CS340R is a graduate research course intended to explore how
Rust, as a language, introduces new research questions. C (and C++) have
dominated software systems for so long that their challenges (e.g.,
asynchrony, memory management, array indexing) are assumed as basic
systems problems. Rust, however, has very different challenges.
How does this change research?
CS340R is not intended to be a primer on the Rust language. While
we will spend the first three weeks learning Rust, this is so that students
can begin reimplementing a recent research system in Rust. Through this
effort, we will learn how a Rust implementation differs and why. Are there
parts of the original system which are hard but are easy in Rust (e.g.,
memory safety)? Are there parts of the system which are much harder in Rust
(e.g., asynchrony, memory layouts, buffer management)? These latter
discoveries may indicate places where research could make a contribution.
We will read a wide range of (advanced) research papers describing systems written
in Rust. If you have not taken a first paper reading course in systems before
(e.g., CS240, CS244, CS244B, or equivalent at another institution), you are not
prepared to take CS340R. There is a tremendous amount of institutional knowledge
in systems research, and if it is new to you, many of the papers will
require a lot of background reading. For example, you should know the answers
to some (but probably not all) of these questions:
- What are some of the tradeoffs between thread-based and event-based concurrency?
- What is livelock?
- What is idempotency?
- What are the advantages of a log-structured file system? What is hard?
- What are some differences between a macrokernel and a microkernel?
- What is scatter-gather I/O and when is it useful?
- What is optimistic concurrency control?
- What are some tradeoffs between garbage collection and reference counting?
- What is a replicated state machine? What are the major algorithms used for them?

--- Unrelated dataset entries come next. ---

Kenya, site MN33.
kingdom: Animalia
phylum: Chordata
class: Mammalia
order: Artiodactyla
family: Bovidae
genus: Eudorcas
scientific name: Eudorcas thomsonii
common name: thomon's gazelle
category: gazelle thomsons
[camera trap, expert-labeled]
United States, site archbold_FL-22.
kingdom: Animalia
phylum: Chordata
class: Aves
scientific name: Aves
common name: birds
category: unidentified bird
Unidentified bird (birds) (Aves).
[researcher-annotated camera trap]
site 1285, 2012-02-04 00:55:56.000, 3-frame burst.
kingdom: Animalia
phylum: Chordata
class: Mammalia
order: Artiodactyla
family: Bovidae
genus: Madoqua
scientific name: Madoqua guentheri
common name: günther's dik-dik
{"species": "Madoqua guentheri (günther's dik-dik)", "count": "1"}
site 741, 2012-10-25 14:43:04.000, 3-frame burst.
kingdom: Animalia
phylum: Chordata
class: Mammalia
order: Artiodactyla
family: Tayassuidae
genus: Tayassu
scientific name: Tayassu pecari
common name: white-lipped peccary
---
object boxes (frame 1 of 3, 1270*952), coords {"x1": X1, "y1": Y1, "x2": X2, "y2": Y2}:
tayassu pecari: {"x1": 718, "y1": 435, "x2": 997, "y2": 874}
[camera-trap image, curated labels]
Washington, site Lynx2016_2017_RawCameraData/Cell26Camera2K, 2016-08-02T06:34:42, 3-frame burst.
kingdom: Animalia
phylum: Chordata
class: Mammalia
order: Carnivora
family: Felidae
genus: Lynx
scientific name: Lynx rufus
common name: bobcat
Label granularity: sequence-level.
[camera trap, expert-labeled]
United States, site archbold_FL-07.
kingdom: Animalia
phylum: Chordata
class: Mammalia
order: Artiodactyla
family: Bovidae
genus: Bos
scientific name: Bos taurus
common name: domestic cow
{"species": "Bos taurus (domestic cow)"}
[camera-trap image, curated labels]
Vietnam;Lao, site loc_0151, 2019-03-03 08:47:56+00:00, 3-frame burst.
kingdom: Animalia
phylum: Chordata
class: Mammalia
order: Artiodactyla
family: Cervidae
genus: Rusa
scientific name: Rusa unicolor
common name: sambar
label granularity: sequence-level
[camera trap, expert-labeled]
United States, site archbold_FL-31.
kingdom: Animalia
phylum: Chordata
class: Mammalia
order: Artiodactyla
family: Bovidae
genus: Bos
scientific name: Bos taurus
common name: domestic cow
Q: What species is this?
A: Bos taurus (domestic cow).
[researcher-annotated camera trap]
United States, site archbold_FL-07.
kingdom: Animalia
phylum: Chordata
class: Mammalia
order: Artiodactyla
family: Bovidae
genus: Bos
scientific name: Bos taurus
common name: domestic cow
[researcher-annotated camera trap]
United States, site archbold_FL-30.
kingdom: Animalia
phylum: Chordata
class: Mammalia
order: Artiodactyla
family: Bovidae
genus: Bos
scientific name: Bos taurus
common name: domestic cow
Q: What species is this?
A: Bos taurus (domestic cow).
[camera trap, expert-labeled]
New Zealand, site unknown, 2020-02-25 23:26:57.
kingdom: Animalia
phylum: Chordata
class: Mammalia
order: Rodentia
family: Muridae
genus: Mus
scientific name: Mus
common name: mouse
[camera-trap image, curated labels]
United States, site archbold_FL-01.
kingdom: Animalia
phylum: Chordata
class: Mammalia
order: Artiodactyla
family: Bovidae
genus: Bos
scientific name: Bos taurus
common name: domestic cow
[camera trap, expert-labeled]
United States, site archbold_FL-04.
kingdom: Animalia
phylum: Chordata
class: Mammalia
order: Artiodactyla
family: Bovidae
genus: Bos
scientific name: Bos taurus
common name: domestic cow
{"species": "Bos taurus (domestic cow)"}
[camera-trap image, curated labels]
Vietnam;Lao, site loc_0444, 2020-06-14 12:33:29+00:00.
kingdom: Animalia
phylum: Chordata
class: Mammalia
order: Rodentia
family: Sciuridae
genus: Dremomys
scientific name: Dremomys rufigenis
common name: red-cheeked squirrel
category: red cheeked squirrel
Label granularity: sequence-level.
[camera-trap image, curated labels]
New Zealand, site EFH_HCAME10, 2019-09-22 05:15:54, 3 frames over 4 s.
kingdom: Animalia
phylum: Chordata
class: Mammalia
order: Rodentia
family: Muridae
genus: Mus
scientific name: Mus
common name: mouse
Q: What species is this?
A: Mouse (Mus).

- What is information flow and how is it used in secure systems?
The course is split into two parts. In the first 3 weeks, students begin to learn the
basics of Rust. At the end of these three weeks, students form into project groups, picking
a recent system implemented in a language other than Rust. Over the next seven weeks of the
quarter, the groups re-implement the system in Rust while we read research papers
on systems built in Rust. Students write a short summary (300 words) for papers in weeks 4-10,
which we use to guide class discussion.